Over the years we have had myriad bodies charged by governments with the responsibility of looking into future industry trends and anticipating demand for different types of skills. Most have been woeful and we have a sorry history of getting caught with our pants down, panicking and bringing in loads of "skilled foreign workers" on visas to take jobs for which we should have had a ready supply of trained locals.
Anyone with an interest in regional economic development can see the two best prospects on the horizon for regional employment are renewable energy and land rehabilitation of disused mines as the coal mines close in line with falling demand. This author touches on demand for renewable energy technicians (I imagine wind is in the same boat). I am involved in trying to get an industry training program going for land rehabilitation (there is none despite the billions of dollars held by state governments against the mining industry's obligations for rehabilitating existing mines). The only RTO accredited to deliver Certificate III training in minesite rehabilitation is TasTAFE. I am now working with Qld Agricultural Training College as the training required relates primarily to environmental matters, but the inertia at the industry and governmental level is depressing.
Both industries can revive the fortunes of regional economies without the boom and bust and pillaging of the environment that has been experienced up to now.
Point 3. You mean 350 watt limit for micro's. No individual PV module outputs 350VDC, none!
Point1. Roof top isolators have only caused problems because of early bad quality and sparkies that didn't wire them correctly. There use is still contentious, but serve to stop workers from being zapped, even 120vdc can kill.
Over 90% of punters who enquire about batteries go very cold when they learn the price.
Not many homes require 30kw systems, but if the want them they can have them, just that grid feed will be limited to local network rules. Ausgrid allows 30kw feed in over 3 phases, 10kw on single.
You may have a point perhaps re: 600 and 1000vdc. But I will say this a 1000vdc arc is far harder to deal with.
And to add 30kw array's won't fit too many roofs and south orientation is only workable in the tropics unless you reverse pitch them to the north.

#### Work to do
Can you repeat the comment thread word for word, beginning at the words "Both industries can" and stopping after "experienced up to now."? The items are separate material with no tie to the comment thread.

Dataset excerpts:
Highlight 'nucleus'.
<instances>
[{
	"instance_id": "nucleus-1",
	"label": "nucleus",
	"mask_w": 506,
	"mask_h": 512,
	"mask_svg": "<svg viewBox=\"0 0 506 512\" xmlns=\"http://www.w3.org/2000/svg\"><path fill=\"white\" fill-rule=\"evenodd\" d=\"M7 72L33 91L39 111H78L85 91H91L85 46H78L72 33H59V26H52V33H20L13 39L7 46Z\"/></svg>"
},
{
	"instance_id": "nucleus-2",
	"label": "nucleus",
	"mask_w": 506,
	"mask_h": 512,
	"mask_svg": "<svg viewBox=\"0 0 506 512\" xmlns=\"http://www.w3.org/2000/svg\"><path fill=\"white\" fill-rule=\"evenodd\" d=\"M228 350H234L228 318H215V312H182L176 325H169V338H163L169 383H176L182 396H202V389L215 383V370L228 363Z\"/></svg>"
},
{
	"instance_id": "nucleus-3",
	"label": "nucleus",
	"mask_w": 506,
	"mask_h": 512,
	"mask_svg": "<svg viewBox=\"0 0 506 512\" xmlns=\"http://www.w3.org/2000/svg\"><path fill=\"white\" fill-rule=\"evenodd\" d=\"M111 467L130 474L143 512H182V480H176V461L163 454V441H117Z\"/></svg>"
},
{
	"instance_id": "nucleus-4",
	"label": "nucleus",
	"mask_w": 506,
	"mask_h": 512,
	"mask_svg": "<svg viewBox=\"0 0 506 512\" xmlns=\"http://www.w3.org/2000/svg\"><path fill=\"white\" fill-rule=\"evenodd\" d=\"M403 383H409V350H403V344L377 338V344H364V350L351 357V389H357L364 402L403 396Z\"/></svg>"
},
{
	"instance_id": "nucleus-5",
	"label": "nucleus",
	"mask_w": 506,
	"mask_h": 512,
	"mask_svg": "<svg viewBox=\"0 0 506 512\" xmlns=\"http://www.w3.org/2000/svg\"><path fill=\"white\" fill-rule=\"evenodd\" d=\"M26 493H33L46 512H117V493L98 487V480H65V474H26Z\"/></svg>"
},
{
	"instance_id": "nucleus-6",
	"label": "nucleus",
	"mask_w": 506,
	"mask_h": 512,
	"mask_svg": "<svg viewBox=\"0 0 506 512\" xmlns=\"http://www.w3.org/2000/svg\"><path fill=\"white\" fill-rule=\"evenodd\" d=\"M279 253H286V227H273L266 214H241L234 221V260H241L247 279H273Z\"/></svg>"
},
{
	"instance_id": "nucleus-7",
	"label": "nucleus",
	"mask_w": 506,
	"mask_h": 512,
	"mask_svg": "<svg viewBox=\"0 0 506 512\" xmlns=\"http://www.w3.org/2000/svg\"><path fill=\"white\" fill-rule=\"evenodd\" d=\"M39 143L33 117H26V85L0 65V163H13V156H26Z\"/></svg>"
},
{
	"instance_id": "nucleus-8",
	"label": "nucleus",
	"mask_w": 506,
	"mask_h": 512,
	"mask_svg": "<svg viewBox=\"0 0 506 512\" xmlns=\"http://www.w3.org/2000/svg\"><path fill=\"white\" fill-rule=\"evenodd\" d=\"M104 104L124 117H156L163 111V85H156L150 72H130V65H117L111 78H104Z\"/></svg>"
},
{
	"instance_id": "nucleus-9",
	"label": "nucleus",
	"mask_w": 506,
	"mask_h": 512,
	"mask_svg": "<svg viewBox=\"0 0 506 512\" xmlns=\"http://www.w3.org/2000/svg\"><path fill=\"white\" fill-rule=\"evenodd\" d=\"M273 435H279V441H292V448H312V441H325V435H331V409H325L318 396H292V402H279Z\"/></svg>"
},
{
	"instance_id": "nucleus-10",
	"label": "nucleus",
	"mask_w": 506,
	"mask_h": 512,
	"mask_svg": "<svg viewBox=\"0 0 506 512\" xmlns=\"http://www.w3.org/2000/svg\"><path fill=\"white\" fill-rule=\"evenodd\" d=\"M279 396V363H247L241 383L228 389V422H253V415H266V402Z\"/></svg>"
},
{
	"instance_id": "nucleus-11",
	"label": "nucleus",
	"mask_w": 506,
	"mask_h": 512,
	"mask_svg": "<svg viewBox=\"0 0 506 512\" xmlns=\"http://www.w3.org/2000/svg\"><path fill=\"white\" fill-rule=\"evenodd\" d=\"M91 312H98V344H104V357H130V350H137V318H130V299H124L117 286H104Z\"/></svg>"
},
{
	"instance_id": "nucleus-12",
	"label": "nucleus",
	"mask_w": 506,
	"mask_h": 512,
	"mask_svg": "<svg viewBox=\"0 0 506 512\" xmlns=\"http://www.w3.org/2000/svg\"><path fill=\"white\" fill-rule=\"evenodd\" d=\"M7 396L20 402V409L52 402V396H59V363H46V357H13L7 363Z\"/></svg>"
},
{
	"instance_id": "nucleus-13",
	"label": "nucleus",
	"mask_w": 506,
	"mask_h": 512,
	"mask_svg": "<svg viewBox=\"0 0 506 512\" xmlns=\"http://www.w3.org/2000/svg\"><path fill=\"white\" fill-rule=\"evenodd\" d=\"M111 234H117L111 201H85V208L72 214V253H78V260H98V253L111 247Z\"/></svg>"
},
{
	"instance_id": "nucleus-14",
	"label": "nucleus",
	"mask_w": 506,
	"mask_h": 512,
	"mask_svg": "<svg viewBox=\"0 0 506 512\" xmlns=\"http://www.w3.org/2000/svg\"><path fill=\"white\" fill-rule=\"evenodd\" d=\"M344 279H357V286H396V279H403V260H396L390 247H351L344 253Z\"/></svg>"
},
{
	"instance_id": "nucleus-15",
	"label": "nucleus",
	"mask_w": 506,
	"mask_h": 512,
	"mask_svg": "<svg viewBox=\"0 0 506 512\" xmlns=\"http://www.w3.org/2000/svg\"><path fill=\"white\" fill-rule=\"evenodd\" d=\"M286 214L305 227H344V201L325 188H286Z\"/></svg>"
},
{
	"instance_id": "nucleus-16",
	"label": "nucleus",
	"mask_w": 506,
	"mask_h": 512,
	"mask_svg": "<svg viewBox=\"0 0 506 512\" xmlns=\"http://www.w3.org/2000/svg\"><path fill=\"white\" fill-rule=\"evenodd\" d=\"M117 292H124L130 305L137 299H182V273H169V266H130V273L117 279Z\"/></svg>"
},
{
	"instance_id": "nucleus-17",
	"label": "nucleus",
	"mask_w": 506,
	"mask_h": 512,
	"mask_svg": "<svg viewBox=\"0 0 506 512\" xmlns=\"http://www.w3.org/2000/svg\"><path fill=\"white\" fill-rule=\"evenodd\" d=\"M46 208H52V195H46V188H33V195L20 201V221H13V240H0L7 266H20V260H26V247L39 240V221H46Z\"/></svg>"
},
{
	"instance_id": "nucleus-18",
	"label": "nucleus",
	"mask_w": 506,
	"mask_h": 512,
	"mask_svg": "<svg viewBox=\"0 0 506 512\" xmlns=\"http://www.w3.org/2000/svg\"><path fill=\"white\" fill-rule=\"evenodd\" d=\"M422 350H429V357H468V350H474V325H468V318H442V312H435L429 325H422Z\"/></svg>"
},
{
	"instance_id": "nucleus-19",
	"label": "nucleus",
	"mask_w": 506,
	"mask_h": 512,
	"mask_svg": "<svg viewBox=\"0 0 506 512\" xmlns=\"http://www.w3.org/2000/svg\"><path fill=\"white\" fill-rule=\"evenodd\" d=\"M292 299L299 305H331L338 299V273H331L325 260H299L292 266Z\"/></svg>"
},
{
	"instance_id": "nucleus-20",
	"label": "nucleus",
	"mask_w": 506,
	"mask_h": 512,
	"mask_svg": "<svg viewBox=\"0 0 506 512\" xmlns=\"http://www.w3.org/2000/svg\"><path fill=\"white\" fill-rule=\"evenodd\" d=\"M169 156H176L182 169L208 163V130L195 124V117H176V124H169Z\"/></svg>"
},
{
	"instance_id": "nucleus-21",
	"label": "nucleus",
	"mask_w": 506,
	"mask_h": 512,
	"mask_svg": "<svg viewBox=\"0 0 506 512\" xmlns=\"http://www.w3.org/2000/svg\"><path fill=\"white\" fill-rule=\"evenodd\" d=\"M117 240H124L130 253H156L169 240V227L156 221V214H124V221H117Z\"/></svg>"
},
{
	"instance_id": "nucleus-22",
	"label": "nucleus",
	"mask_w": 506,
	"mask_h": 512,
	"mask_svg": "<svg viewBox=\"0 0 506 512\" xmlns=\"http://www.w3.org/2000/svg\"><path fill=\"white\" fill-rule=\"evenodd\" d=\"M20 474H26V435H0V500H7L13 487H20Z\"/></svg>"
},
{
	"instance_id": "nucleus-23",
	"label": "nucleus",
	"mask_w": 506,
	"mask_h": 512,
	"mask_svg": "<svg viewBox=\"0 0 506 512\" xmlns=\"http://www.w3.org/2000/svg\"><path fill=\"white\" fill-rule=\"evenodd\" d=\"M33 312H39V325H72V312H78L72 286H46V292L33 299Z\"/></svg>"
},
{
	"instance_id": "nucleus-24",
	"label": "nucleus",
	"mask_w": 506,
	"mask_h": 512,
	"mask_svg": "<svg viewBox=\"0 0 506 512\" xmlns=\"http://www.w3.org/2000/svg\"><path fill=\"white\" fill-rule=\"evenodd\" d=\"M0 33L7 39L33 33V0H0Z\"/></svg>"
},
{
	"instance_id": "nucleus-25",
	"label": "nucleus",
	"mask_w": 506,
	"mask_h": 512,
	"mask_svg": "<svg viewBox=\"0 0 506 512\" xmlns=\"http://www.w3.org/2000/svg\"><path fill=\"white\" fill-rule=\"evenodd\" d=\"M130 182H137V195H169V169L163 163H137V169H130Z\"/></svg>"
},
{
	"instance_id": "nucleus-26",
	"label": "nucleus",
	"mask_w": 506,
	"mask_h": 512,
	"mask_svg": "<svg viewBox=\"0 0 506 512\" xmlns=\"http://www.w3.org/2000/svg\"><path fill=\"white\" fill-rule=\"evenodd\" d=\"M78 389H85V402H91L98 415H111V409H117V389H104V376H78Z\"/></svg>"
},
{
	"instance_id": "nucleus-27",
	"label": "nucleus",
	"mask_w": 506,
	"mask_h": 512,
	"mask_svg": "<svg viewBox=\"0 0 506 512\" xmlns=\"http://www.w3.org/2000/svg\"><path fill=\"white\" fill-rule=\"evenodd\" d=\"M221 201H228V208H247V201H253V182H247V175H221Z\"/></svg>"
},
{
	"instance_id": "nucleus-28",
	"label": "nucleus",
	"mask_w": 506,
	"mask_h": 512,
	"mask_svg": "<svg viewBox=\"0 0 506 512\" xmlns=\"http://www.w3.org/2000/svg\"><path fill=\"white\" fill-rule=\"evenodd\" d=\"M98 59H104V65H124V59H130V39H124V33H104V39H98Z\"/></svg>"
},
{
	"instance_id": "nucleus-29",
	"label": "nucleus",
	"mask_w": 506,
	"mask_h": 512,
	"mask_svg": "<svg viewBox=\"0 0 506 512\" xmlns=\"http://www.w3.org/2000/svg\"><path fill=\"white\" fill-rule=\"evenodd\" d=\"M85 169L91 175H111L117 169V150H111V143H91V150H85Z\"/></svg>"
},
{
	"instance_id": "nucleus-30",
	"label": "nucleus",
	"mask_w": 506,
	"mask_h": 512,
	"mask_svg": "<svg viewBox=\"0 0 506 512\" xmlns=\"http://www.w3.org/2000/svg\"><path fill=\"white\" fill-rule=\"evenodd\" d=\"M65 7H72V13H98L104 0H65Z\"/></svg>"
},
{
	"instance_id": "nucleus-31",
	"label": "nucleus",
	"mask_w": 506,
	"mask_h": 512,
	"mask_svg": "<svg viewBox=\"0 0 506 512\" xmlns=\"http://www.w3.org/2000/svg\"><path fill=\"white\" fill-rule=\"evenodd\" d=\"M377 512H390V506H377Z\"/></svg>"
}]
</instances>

#### Solution for this task
Both industries can revive the fortunes of regional economies without the boom and bust and pillaging of the environment that has been experienced up to now.